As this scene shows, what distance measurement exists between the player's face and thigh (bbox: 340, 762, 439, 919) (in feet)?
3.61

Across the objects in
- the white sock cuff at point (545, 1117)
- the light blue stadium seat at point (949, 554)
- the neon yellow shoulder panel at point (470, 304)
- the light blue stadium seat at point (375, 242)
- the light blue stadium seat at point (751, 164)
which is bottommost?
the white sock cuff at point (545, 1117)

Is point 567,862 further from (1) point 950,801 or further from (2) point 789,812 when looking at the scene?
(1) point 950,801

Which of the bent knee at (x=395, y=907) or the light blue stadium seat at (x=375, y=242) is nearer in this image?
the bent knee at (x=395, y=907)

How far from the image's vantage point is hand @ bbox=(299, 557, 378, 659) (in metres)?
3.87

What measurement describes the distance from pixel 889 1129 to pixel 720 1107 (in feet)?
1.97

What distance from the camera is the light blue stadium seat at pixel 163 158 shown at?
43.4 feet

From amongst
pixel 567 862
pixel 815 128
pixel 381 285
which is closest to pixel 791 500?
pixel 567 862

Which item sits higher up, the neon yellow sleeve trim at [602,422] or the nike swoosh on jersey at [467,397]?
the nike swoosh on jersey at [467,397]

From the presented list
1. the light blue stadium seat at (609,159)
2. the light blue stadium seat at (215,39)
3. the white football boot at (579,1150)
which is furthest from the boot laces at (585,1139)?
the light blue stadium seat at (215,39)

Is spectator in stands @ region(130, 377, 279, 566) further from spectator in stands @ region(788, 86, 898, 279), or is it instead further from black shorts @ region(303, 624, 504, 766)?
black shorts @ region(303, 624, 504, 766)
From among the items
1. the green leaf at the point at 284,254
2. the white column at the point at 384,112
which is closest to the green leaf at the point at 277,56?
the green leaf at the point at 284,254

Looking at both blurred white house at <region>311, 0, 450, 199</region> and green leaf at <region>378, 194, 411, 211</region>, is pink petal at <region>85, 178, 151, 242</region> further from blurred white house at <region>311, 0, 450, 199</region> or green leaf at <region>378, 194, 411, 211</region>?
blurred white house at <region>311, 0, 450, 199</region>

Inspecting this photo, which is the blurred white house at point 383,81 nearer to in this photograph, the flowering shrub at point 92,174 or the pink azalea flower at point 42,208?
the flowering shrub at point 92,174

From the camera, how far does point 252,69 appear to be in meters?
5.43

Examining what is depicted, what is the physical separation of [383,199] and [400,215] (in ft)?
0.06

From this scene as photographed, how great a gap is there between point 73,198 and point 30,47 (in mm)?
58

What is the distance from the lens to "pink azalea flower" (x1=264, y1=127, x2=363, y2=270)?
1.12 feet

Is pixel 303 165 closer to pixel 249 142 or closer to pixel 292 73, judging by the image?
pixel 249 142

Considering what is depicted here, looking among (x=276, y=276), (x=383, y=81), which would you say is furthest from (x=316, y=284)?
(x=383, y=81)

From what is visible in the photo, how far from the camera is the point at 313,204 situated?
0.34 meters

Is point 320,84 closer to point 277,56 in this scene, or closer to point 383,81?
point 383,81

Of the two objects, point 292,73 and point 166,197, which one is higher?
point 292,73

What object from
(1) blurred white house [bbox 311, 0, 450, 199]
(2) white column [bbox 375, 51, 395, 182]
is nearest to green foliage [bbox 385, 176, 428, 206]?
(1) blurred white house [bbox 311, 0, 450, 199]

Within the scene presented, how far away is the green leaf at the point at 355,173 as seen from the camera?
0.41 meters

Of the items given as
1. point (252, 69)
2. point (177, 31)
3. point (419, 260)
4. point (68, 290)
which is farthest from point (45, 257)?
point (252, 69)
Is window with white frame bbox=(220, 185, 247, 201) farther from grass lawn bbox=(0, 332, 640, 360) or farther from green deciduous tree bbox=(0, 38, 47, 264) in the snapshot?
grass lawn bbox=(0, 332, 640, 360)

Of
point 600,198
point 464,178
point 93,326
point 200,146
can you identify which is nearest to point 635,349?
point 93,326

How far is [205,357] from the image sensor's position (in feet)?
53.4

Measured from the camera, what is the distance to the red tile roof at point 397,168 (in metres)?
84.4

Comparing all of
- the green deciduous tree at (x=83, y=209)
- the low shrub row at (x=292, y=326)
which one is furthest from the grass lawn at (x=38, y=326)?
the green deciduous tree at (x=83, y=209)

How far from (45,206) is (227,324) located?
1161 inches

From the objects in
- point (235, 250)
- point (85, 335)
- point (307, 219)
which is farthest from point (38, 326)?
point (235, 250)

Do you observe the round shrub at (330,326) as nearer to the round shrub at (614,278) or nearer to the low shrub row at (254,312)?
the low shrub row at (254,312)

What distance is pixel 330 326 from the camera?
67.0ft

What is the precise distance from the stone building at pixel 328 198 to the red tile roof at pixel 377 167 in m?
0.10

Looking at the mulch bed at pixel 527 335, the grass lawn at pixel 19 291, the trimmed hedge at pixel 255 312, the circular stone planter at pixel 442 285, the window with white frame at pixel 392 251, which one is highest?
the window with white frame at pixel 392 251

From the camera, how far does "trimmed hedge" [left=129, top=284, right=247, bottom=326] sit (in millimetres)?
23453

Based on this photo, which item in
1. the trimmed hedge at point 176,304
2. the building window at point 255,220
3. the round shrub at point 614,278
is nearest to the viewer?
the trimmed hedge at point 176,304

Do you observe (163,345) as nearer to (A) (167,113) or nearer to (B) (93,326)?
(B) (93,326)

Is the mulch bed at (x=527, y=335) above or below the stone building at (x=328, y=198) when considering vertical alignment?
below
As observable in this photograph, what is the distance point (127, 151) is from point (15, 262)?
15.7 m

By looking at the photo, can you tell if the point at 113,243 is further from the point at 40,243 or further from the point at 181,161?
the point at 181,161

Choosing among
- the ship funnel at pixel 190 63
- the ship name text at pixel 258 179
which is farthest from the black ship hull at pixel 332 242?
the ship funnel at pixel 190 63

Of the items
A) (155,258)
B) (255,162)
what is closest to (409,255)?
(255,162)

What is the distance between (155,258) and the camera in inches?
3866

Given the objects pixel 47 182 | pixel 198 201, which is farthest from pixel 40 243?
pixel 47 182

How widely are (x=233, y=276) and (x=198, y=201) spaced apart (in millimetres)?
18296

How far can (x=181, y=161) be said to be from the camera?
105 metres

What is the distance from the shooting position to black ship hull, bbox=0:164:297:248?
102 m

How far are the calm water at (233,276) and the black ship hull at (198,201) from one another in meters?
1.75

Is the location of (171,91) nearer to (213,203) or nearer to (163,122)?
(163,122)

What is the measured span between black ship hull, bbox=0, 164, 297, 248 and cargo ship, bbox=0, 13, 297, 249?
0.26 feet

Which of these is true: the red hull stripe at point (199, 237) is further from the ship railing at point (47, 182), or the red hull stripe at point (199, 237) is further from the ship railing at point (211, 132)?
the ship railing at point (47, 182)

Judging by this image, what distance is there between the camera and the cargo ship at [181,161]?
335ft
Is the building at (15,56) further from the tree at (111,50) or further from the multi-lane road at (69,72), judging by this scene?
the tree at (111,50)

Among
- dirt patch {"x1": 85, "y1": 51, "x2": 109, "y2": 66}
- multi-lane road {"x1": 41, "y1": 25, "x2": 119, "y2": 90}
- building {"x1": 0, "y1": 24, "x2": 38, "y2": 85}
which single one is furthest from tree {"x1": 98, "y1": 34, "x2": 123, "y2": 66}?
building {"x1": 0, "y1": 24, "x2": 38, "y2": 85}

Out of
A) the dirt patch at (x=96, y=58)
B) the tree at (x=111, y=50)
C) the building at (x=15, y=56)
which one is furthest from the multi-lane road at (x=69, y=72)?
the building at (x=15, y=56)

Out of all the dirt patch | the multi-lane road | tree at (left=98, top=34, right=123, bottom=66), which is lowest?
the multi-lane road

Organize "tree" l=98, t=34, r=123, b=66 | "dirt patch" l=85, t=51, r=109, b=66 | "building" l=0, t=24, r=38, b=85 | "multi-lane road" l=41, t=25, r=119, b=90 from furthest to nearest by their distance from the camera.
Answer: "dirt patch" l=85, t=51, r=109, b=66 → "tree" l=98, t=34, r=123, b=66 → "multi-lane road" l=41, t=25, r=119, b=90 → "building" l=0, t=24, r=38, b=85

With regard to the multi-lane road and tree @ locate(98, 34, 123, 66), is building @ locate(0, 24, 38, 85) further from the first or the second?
★ ★ ★ ★ ★ ★ ★
Brief: From the line with "Out of all the" to the last line of the material, give every line again exactly, and only those lines.

Worked answer:
Out of all the dirt patch | the multi-lane road | tree at (left=98, top=34, right=123, bottom=66), which is lowest?
the multi-lane road

Organize "tree" l=98, t=34, r=123, b=66 | "dirt patch" l=85, t=51, r=109, b=66 | "building" l=0, t=24, r=38, b=85 | "multi-lane road" l=41, t=25, r=119, b=90 from furthest to nearest by their distance from the camera.
Answer: "dirt patch" l=85, t=51, r=109, b=66 → "tree" l=98, t=34, r=123, b=66 → "multi-lane road" l=41, t=25, r=119, b=90 → "building" l=0, t=24, r=38, b=85

With regard to the multi-lane road and tree @ locate(98, 34, 123, 66), is building @ locate(0, 24, 38, 85) further from the first or the second?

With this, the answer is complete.